_Source extract_
Yet demographic change rarely offers a path to political dominance, at least nowadays. Demographic shifts are transforming the United States — but at a glacial pace. Over a four-year period, Democrats might gain a mere half percentage point because of the increased nonwhite share of the electorate — assuming everything else is held constant. A half-point is something, but it’s easily swamped by other factors, like a shift in the economy, a different slate of candidates, a midterm, or just a few too many years in power.

Sure. Further, my longstanding critique of the thesis is the assumption that Hispanics, or even Blacks, will always vote the same way. While Republicans have seemingly gone out of their way to alienate both groups (so much so that they turned once-rock solid Red California into a reliable Blue state) we’ve seen a slight shift of both groups, particularly men, to the GOP.

[Scene-based reasoning entries]
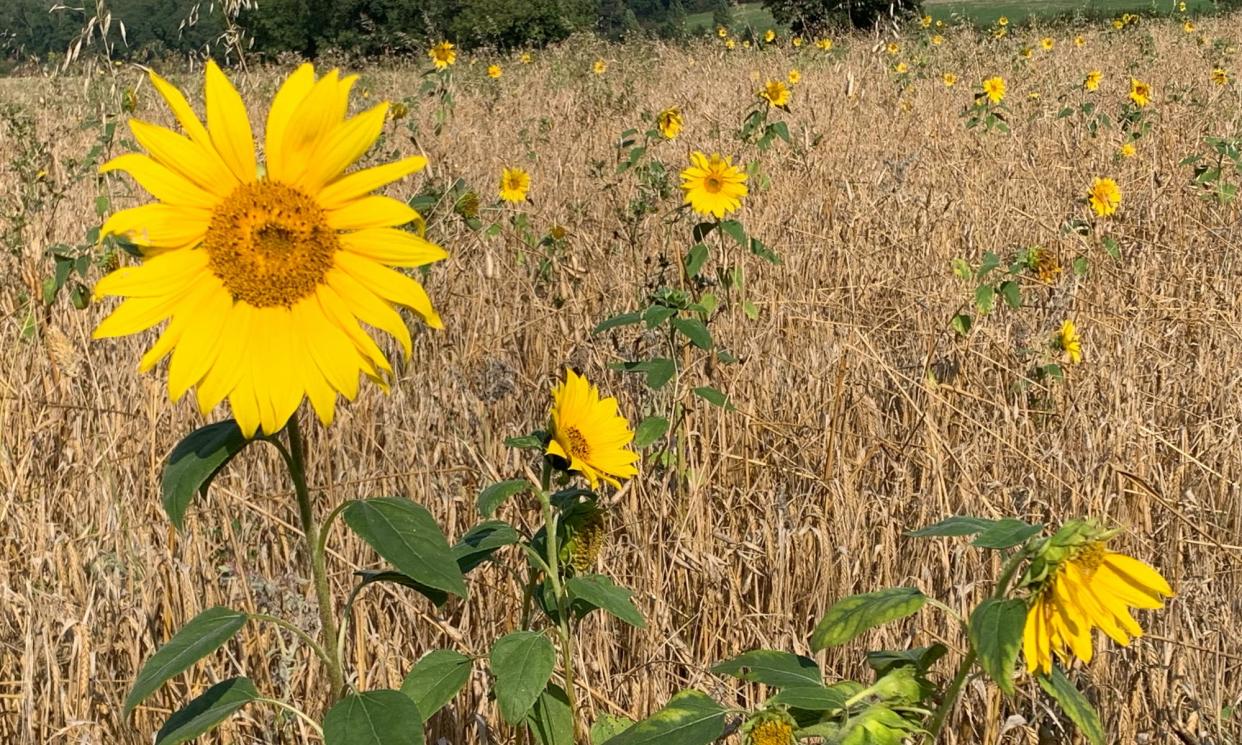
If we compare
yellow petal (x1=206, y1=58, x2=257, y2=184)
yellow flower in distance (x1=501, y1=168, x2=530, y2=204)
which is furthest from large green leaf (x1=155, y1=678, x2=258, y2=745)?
yellow flower in distance (x1=501, y1=168, x2=530, y2=204)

_Short problem_
Could you rewrite the passage on demographic change between "Yet demographic change" and "years in power.", inclusive, with "glacial" changed to "sluggish"? These entries have no connection to the passage on demographic change.

_Output_
Yet demographic change rarely offers a path to political dominance, at least nowadays. Demographic shifts are transforming the United States — but at a sluggish pace. Over a four-year period, Democrats might gain a mere half percentage point because of the increased nonwhite share of the electorate — assuming everything else is held constant. A half-point is something, but it’s easily swamped by other factors, like a shift in the economy, a different slate of candidates, a midterm, or just a few too many years in power.